两人靠得近,太子说话时喷洒的热气,都在耳边上,房青玄强忍着搔痒:“没…没握过,殿下,专心。”
元长渊适可而止地移开目光,说:“写个君子如珩吧。”
房青玄脸虽红了,但心还是静的,字写得很稳,笔锋苍劲有力,的确一绝。
写完那四个字,房青玄正要退开,元长渊眼疾手快抓住了他的指尖,并捏了捏:“子珩,你的手真好看,你身上到底有什么地方是不好看的?”
小旺财看着这么暧昧的画面,都自觉地出去了。
元长渊没有着急放开,用指腹摩挲着房青玄的手心,感受着上面的温度:“是不是觉得我现在不像传言中那般圣贤。”
房青玄抽了抽手,但没抽出来:“殿下,别这样。”
元长渊一把钳他乱动的手腕,把人拽回跟前:“怕什么?”
房青玄还想再说什么,突然瞥见书阁外多了一人,那人不知站了多久,一声不吭地在看着他们。
被发现后,那人才作势见礼:“见过太子殿下。”
元长渊仍然没放手,还顺着房青玄的手腕往上爬,伸进了宽大的袖中去,他朝那边斜斜觎了一眼:“原来是皇兄呀。”
大皇子忍不住朝着房青玄多看了两眼:“从来未曾听过殿下好男风。”
“那是因为以前没见过这般绝色的男子。”元长渊的手继续轻浮地抚摸着房青玄。
房青玄似乎明白了什么,配合太子演戏,不再反抗。
这位大皇子是一名低贱的宫娥所生,却是元庆帝的第一个儿子,在其他皇子还未出生时,这位长子很得皇帝宠爱,但自从皇后生下嫡子元长渊后,皇帝的宠爱就从长子身上,转移到了嫡子身上。
元长渊出生不久就被封了太子,可惜皇后死得早,生母死后,元长渊就少了一位靠山,而大皇子的生母现在位居四妃之首,殊荣不断,宫里一直都有传言太子要被废,改立长子为太子。
这种时候,元长渊应该表现得更圣明仁德才对,这样才能牢牢把握住民心,怎么反而学起了纨绔,房青玄不懂,但还是乐意配合,被元长渊拽了两拽,他便很自觉地坐了下去,坐在了太子的腿上,看上去亲密无间。

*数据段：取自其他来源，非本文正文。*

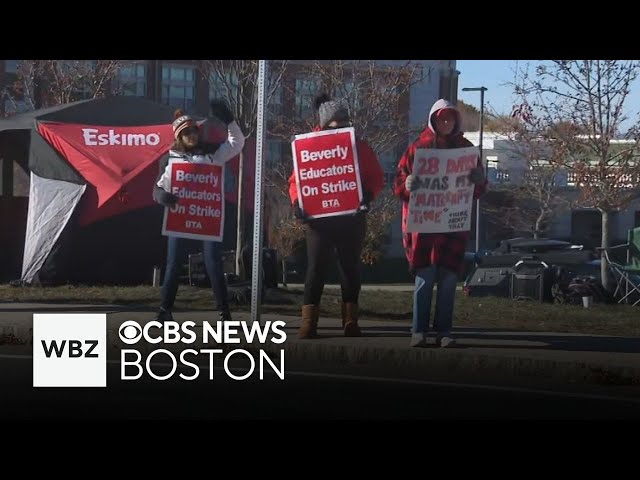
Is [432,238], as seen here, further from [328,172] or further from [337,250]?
[328,172]

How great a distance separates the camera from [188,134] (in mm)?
13211

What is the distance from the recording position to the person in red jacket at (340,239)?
12688 mm

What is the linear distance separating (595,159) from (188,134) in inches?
357

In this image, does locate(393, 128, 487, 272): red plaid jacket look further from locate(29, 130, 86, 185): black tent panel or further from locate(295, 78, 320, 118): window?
locate(295, 78, 320, 118): window

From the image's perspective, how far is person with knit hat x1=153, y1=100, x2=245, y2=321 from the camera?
1325 cm

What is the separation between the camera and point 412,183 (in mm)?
12250

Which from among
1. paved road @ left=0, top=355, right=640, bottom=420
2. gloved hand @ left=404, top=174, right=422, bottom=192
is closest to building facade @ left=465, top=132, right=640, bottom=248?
gloved hand @ left=404, top=174, right=422, bottom=192

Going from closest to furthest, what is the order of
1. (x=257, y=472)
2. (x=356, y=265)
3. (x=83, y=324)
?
(x=257, y=472)
(x=356, y=265)
(x=83, y=324)

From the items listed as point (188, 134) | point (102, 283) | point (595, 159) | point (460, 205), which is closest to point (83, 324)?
point (188, 134)

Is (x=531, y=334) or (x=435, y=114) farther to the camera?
(x=531, y=334)

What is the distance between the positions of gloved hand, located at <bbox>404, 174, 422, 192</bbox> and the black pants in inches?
31.4

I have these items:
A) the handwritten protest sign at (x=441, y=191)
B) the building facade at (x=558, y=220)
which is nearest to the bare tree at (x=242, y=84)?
the handwritten protest sign at (x=441, y=191)

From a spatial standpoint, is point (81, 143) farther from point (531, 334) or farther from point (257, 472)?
point (257, 472)

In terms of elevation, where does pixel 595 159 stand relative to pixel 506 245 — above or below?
above
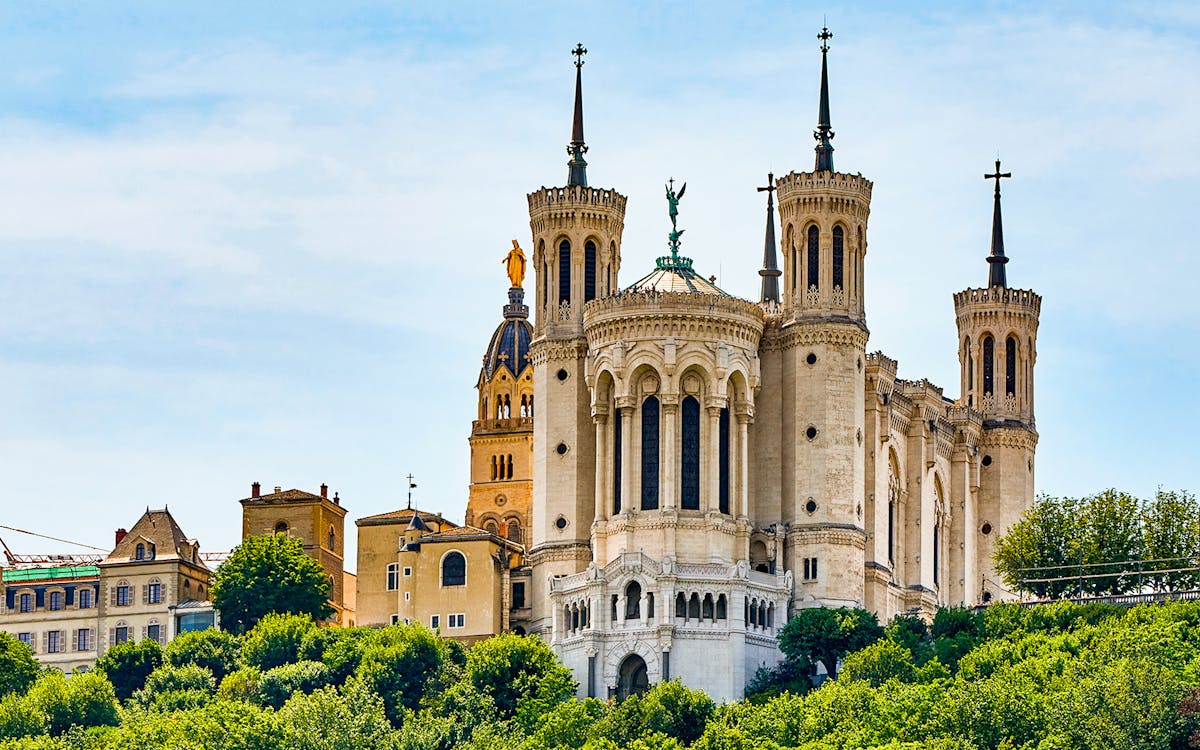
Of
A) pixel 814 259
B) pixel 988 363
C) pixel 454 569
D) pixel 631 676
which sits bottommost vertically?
pixel 631 676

大皇子有过一瞬间的怀疑,但看到元长渊目光直勾勾地盯着房青玄,一秒都舍不得挪开时,才放下了心中的怀疑,笑着点头:“的确绝色,不知道殿下是从哪里找来的?”
元长渊勾住房青玄的腰,把人又往怀里搂了搂:“怎么?你也想要?”
大皇子连连摆手:“不不不…我还是更爱女色,那个,我就不打扰殿下雅兴了。”
大皇子大步离开,似乎真怕打扰太子雅兴。
看到人走远,确定不会回头了,元长渊才放开房青玄,眼底已没了刚才那般的深情款款:“房大人,方才失敬了。”
房青玄站起身,捋了捋堆得起皱的衣袖:“殿下这是何苦?”
“一年前,我差点死在东宫。”元长渊行至纱帐外,隔着纱帐与房青玄对视:“我身边伺候的太监都是芸妃安插的眼线,只有小旺财不是,那些太监们往我的吃食还有所用之物里下毒,那些毒不会立马见效,但长时间使用,必死无疑。”
房青玄听得毛骨悚然。
元长渊行走到另外一片纱帐后:“我从十岁起就患有很严重的隐疾,双目双耳也越来越不灵便,到现在我也只有一只耳和一只眼能看得清、听得见,太医们都找不到原因,是欧阳太傅从民间找了一位神医,才发现我的寝宫里都是毒气,甚至是我衣服的夹层都有毒物,再晚几年发现,就会悄无声息地暴毙而亡,于是我搬出了东宫,住在了国子监。”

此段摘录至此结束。